Essentially, the new rule sets a dollar limit on the total amount employers can spend on health care coverage for employees. Any excess costs above this limit during a “taxable period” will be taxed at 40% (non-deductible). In 2020, these limits are $10,200 for the year for self-only coverage, and $27,500 for family coverage (any coverage provided to an employee and at least one other beneficiary). These limits are slightly higher for retirees and high-risk professionals, and have been indexed to increase with inflation year over year as well.
The “taxable period” is generally considered to be a full calendar year; though the language of the legislation does provide the IRS with the ability to prescribe different taxable periods for employers of varying sizes, this has not happened yet. The dollar limit is calculated on a monthly basis, using 1/12 of the annual amount. Calculations are based on the actual plan the employee is enrolled in, rather than the most expensive one offered to them.
Exemptions exist for disability income insurance, liability insurance, workers’ compensation, automobile medical payment insurance, dental- and vision-only coverage, and a small number of other plans. However, any employer-sponsored plan that does not meet one of these exemptions may be subject to the tax, regardless of the size of the employer.
One major goal of the Excise Tax is to slow the rate of cost increase for healthcare across the market, which will especially benefit those in low-cost plans.
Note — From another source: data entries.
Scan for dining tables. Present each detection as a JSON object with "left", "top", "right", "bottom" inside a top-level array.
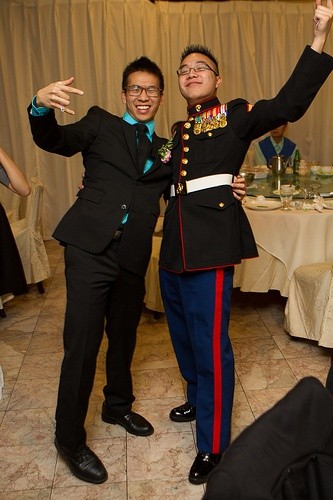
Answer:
[{"left": 235, "top": 161, "right": 333, "bottom": 297}]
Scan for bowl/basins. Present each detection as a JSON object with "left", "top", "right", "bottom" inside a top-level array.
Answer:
[{"left": 239, "top": 172, "right": 256, "bottom": 187}]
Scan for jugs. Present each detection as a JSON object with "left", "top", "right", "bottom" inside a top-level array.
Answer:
[{"left": 267, "top": 153, "right": 290, "bottom": 175}]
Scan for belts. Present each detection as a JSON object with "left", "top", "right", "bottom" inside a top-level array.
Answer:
[
  {"left": 114, "top": 231, "right": 123, "bottom": 240},
  {"left": 170, "top": 173, "right": 237, "bottom": 197}
]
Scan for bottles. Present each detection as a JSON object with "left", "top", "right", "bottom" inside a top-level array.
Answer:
[{"left": 293, "top": 149, "right": 301, "bottom": 174}]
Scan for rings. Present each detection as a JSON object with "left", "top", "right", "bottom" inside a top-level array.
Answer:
[{"left": 61, "top": 107, "right": 64, "bottom": 112}]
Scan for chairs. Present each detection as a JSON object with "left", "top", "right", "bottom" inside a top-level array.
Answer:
[
  {"left": 282, "top": 262, "right": 333, "bottom": 349},
  {"left": 0, "top": 173, "right": 48, "bottom": 317},
  {"left": 143, "top": 218, "right": 166, "bottom": 319}
]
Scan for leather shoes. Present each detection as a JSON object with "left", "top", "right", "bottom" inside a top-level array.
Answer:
[
  {"left": 169, "top": 401, "right": 197, "bottom": 422},
  {"left": 102, "top": 411, "right": 154, "bottom": 436},
  {"left": 189, "top": 449, "right": 223, "bottom": 485},
  {"left": 54, "top": 437, "right": 108, "bottom": 484}
]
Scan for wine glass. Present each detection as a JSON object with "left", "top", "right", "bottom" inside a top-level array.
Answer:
[{"left": 280, "top": 187, "right": 293, "bottom": 211}]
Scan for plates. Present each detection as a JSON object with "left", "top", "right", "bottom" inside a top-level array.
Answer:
[{"left": 246, "top": 201, "right": 285, "bottom": 211}]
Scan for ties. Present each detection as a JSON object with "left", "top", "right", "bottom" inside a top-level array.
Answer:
[
  {"left": 133, "top": 123, "right": 150, "bottom": 178},
  {"left": 275, "top": 145, "right": 280, "bottom": 154}
]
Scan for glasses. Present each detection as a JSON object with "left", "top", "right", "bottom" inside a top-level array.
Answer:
[
  {"left": 123, "top": 85, "right": 163, "bottom": 98},
  {"left": 176, "top": 62, "right": 219, "bottom": 77}
]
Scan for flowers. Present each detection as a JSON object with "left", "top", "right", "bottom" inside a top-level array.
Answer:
[{"left": 157, "top": 133, "right": 176, "bottom": 162}]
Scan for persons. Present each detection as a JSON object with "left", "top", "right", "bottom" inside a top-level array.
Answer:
[
  {"left": 78, "top": 0, "right": 333, "bottom": 483},
  {"left": 254, "top": 122, "right": 296, "bottom": 166},
  {"left": 27, "top": 56, "right": 247, "bottom": 484},
  {"left": 0, "top": 147, "right": 31, "bottom": 296}
]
It also aims to cap the amount of tax-free benefits that can be provided by employers, and generate revenue to offset some of the costs of the other aspects of the ACA.
A Congressional Research Service report estimates that the tax will reduce healthcare expenditures nationwide by 3 to 4 percent, a savings of $60 billion by 2024, and estimates also show that the tax will reduce the deficit. Research on current health plans indicates that a large majority of covered employees will not be affected by the tax—the average employer-sponsored family plan comes in at 40% under the dollar limit that would be taxed.
However, the Excise Tax has also come under fire across the political spectrum for placing an additional burden on employers that provide higher-tier health plans to their employees. The tax would not assist consumers with factors such as rising prescription drug costs, which contribute to a significant portion of health care spending. Many experts are also predicting that employers are likely to reduce health benefits for employees if they would otherwise incur the tax.
The IRS stipulates that the “coverage provider” is responsible for paying the tax. For fully-insured plans, the insurance company is responsible for the tax, though this is likely to be passed on to the employer. For Health Savings Accounts (HSAs) or Archer medical savings accounts (MSAs), the coverage provider is the employer. For self-insured plans, the person that administers the plan benefits is directly responsible, which will usually be the employer. In scenarios for which the employer is not the responsible party, costs are expected to be passed onto the employer. Insurance companies may also bill for a payment of the additional income tax incurred due to the Excise Tax reimbursement, because the tax is nondeductible.
The Excise Tax is perhaps the most controversial aspect of the Affordable Care Act, and several factors are still yet to be finalized and subject to change. For example. final regulations are likely to provide limit adjustments for the age and gender of the covered employee if they differ substantially from the national workforce average. As always, Ultimate Software will stay at the forefront of the legislative landscape and continue to offer updates and services to help your business remain compliant with the ACA.